Susan60, Last night I listened to a podcast on Rejection Sensitive Dysphoria, https://www.divergentpod.com/blog/ep-29
. It’s is common amongst ADHDers, & therefore some autistic folk. And I realise that it’s probably been the main influence in my life, the motivator for my masking, the cause of my fawning response that has sometimes made me vulnerable & often made me squirm, & the source of so much grief & anxiety.I’ve learned some strategies over the years to help me, both to establish better boundaries & to be more rational in my thinking & less reactive, but have also been led to blame other people for my insecurity, rather than see it as a product of my ADHD (which hadn’t been diagnosed). And guess who was at fault? My parents of course, mainly my mother.
I have no doubt that my mother was AuADHD like me. She had her flaws, but was smart, witty, funny & had a good set of values.
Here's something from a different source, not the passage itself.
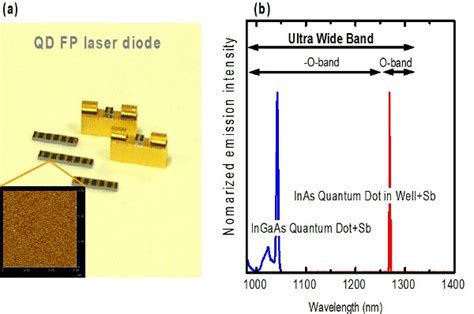 diode lasers quantum dots quantum dot photonic devices and their material fabrications intechopen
She was a bit of a snob, aspirational, but not a victim blamer. Her own health issues arose when she still had one child in primary school, and she died at 45, so she didn’t get the chance to do, learn & reflect as I have over my longer life, (& I’m not done yet!)
But I know her values from so many discussions about newspaper articles & Phillip Adams’ column in the Saturday Age. She, like many of her generation, was still shocked by the enormity & depravity of the Holocaust, even though she was only a child during the war. She judged the German people harshly, but could be very warm with individuals of any background. She befriended a Czech refugee family. She admired Don Dunstan, supported drag queens, loved filling in for a friend who worked for a gay intererior designer in his shop…
I wonder what she would have thought when my sister came out as lesbian, & my oldest as non-binary?
And I wonder how she might’ve responded when I started to explore my own neurodivergence?